## Okuma parçası
========================================

5 Nisan 2014 Cumartesi

Hapishane mektupları...






Adil Okay

İnsankızının-oğlunun iletişim araçları her çağda biraz daha gelişti. Tam tam’lardan, dumanla haberleşmeye, güvercin kanadından, telgrafın tellerine, posta arabalarından, cep telefonlarıyla yazışmaya, 140 karakterle sınırlı aşk mektuplarından, “kopyala-yapıştır” kiç mektupların yoğunlaştığı internete vardık. Peki, “mektup” bitti mi. Mektuplaşma tarihe mi karıştı? Hayır. Belki artık insanların büyük çoğunluğu elle yazmıyor. Klavye yerini aldı kalemin. Ama mektuplar, “e-mektuplar” gidip gelmeye devam ediyor. Türkülere - şarkılara konu oluyor. Pullar ve postahaneler ise ağırlıklı olarak resmi yazışmalar ya da reklam için kullanılıyor.

Ancak hapishanelerden halen el yazılı-pullu ve “görülmüştür” mühürlü mektuplar gelmeye ve gitmeye devam ediyor.

Hapishanelerde kaç bin mahpus ve yakını mektup yazıyor.

========================================

## Verilen malzeme
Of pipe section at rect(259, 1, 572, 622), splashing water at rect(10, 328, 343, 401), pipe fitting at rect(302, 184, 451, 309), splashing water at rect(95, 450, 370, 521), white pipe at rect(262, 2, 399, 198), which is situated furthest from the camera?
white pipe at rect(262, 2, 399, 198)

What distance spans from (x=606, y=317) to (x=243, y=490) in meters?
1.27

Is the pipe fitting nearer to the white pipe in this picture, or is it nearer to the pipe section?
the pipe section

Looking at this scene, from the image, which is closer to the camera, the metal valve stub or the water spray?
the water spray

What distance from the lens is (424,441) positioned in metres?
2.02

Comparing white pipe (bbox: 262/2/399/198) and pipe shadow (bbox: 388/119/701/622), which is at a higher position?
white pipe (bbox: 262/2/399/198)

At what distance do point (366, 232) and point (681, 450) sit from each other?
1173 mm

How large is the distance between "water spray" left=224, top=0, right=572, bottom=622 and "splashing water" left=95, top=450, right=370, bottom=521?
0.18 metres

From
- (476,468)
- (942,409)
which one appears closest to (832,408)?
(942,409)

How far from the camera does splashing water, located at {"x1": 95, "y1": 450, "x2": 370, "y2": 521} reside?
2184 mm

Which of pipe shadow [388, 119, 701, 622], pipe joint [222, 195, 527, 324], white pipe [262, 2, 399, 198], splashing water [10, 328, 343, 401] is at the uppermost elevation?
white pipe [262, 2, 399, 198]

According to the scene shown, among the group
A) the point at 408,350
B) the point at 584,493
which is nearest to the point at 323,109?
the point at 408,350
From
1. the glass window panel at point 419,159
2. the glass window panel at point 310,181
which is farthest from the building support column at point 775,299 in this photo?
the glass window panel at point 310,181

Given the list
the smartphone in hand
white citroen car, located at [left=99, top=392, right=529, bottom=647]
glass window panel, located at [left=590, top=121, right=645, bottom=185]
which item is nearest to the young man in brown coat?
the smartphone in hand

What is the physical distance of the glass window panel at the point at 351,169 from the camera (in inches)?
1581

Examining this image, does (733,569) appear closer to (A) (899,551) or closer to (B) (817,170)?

========================================

Hapishane mektupları üzerine yazıya göre aşağıdaki ifadeler doğru mu? Her biri için evet ya da hayır deyin ve kararı belirleyen sözleri yazıdan değiştirmeden alıntılayın. (a) Mektuplaşma tarihe karışmıştır. (b) Pullar ve postahaneler ağırlıklı olarak resmi yazışmalar ya da reklam için kullanılıyor. (c) Hapishanelerden gelen mektuplar artık klavyeyle yazılıyor.

## Yanıt aşağıda
(a) Hayır: "Ama mektuplar, “e-mektuplar” gidip gelmeye devam ediyor."
(b) Evet: "Pullar ve postahaneler ise ağırlıklı olarak resmi yazışmalar ya da reklam için kullanılıyor."
(c) Hayır: "Ancak hapishanelerden halen el yazılı-pullu ve “görülmüştür” mühürlü mektuplar gelmeye ve gitmeye devam ediyor."